-- TASK TO CARRY OUT --
Reproduce the records below word for word, from the line that contains "How far between" up to and including the line that contains "26.8 metres".

-- ENTRIES PROVIDED --
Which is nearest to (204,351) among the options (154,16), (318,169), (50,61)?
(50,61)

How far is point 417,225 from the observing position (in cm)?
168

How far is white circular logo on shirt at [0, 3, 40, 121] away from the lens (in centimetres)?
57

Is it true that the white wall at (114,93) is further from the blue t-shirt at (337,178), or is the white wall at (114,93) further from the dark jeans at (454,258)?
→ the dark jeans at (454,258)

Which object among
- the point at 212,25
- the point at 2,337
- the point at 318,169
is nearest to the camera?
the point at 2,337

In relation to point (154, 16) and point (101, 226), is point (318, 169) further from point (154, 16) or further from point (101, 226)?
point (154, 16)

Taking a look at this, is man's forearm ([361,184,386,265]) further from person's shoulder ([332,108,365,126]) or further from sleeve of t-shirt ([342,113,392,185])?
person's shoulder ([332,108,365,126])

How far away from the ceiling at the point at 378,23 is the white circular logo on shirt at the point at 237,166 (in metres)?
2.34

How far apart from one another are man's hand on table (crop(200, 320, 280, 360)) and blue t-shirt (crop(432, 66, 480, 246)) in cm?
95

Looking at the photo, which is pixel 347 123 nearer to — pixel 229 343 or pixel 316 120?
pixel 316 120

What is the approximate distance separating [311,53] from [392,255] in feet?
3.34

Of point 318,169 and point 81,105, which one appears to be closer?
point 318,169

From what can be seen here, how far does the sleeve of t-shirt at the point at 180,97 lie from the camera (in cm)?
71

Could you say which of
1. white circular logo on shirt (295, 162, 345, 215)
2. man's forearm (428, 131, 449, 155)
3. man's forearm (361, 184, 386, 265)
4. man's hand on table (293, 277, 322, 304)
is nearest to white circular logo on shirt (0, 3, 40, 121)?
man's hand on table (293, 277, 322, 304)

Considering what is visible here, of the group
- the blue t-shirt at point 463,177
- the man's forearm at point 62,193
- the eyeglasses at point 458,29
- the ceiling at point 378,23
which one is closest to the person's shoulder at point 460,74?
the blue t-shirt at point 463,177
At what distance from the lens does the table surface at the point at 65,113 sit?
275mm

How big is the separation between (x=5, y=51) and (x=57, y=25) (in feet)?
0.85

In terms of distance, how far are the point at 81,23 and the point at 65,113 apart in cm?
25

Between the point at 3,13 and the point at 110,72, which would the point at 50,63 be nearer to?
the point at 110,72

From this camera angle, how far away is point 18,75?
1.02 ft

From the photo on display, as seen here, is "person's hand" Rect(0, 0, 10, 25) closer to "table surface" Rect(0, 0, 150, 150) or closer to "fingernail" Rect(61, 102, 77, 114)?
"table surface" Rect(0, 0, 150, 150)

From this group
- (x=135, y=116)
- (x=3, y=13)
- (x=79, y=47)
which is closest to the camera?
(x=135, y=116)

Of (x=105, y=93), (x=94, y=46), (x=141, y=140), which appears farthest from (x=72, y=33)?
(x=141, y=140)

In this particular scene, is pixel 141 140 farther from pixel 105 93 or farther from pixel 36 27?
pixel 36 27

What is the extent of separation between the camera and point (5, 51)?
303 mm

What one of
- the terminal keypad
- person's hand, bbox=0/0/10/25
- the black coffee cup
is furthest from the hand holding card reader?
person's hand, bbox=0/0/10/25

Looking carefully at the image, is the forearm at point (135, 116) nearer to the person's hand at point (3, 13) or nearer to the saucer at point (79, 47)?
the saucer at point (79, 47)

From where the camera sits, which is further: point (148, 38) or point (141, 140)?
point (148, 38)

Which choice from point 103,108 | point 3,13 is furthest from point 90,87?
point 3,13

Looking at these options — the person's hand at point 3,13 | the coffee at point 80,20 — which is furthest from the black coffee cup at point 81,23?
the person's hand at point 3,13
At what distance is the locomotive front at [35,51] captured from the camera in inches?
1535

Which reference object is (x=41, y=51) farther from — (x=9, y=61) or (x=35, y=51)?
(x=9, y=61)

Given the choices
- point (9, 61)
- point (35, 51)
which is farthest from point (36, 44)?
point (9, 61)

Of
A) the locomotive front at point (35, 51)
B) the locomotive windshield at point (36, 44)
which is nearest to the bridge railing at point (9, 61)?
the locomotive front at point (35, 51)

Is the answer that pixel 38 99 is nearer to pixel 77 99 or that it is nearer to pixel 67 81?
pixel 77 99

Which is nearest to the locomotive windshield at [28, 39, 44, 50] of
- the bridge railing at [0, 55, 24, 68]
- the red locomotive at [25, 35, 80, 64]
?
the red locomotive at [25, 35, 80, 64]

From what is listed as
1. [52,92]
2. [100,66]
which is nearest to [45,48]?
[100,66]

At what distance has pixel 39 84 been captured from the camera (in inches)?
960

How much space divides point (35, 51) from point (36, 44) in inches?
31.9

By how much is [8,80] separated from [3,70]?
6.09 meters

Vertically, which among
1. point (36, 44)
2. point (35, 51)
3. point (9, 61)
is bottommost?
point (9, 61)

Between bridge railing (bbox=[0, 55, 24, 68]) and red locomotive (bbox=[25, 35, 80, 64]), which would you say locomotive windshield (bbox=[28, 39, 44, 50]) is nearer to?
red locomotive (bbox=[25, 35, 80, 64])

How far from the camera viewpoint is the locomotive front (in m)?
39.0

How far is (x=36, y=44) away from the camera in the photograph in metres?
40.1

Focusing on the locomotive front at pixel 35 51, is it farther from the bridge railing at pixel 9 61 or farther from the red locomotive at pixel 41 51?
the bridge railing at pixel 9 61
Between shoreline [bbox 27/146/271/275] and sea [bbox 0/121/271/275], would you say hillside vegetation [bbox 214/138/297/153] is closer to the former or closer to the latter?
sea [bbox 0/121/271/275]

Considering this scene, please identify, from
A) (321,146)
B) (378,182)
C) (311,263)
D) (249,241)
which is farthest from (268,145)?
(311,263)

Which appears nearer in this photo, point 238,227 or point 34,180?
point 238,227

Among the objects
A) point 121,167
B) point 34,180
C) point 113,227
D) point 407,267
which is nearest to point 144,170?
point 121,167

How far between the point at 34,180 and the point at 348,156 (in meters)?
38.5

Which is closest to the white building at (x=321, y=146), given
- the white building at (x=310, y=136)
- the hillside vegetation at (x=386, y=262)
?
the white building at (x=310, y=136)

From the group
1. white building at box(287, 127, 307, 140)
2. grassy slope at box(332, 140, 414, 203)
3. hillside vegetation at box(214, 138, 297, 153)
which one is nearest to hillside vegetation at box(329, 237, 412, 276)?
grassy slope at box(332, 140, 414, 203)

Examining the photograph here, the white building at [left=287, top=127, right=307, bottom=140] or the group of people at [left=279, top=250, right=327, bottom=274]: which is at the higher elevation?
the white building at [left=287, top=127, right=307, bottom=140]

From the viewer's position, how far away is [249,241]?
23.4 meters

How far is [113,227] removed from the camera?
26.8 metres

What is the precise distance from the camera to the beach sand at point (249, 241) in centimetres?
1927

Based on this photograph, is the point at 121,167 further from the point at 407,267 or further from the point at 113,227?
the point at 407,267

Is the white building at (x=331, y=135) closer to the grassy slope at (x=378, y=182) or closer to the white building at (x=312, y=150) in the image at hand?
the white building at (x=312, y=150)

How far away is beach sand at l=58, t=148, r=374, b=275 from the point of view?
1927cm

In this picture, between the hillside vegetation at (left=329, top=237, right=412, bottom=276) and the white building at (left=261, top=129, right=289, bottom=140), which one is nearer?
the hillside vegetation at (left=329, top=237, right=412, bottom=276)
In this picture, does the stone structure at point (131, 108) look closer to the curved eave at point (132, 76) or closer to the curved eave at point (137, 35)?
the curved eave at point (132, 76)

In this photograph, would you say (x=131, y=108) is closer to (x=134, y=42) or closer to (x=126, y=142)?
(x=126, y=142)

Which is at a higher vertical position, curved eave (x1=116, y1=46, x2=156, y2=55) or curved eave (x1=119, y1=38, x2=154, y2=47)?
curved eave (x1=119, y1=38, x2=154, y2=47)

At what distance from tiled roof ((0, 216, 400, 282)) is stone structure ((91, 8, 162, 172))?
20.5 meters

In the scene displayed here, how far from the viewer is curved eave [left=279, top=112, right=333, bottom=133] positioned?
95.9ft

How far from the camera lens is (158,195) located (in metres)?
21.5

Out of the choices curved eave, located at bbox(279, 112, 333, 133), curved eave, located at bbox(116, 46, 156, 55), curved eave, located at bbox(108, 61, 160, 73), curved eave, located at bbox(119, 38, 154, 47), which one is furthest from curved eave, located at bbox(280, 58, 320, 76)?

-- TASK SOLUTION --
How far between the point at 34,180 and the point at 348,156 (in meters)?
38.5

Which is closest to the white building at (x=321, y=146), given
- the white building at (x=310, y=136)
- the hillside vegetation at (x=386, y=262)
?
the white building at (x=310, y=136)

From the group
1. white building at box(287, 127, 307, 140)
2. grassy slope at box(332, 140, 414, 203)
3. hillside vegetation at box(214, 138, 297, 153)
which one is nearest to hillside vegetation at box(329, 237, 412, 276)?
grassy slope at box(332, 140, 414, 203)

Examining the photograph here, the white building at [left=287, top=127, right=307, bottom=140] or the group of people at [left=279, top=250, right=327, bottom=274]: which is at the higher elevation?
the white building at [left=287, top=127, right=307, bottom=140]

From the viewer's position, how far away is [249,241]?
23.4 meters

How far is [113,227] removed from the camera?
26.8 metres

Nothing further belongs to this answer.